[BEGIN Task input]
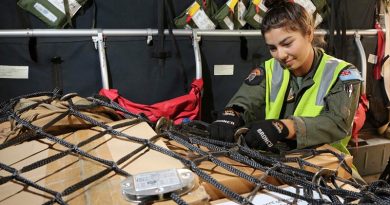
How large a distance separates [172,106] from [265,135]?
1060 mm

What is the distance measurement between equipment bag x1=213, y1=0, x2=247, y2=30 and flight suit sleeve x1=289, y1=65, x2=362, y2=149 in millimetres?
1168

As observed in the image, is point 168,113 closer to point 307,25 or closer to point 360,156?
point 307,25

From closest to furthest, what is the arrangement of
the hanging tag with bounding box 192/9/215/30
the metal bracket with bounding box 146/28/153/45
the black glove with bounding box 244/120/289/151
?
1. the black glove with bounding box 244/120/289/151
2. the metal bracket with bounding box 146/28/153/45
3. the hanging tag with bounding box 192/9/215/30

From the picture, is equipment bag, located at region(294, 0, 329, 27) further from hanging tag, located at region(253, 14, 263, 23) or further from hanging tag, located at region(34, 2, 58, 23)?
hanging tag, located at region(34, 2, 58, 23)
[END Task input]
» Required work
Rewrite every item above with "equipment bag" swapped for "gear bag", keeping everything else the same and leaving out the pictures.

» Task result
How large a distance separates [172,106] from [265,135]?
1060 mm

What is the distance measurement between gear bag x1=213, y1=0, x2=247, y2=30 and flight suit sleeve x1=289, y1=65, x2=362, y2=149 in millimetres?
1168

As observed in the image, is point 168,113 closer to point 307,25 or closer to point 360,156?
point 307,25

From closest to furthest, what is the arrangement of
the hanging tag with bounding box 192/9/215/30
the metal bracket with bounding box 146/28/153/45
the black glove with bounding box 244/120/289/151
?
1. the black glove with bounding box 244/120/289/151
2. the metal bracket with bounding box 146/28/153/45
3. the hanging tag with bounding box 192/9/215/30

From the picture, is gear bag, located at region(294, 0, 329, 27) further from hanging tag, located at region(253, 14, 263, 23) or further from hanging tag, located at region(34, 2, 58, 23)?
hanging tag, located at region(34, 2, 58, 23)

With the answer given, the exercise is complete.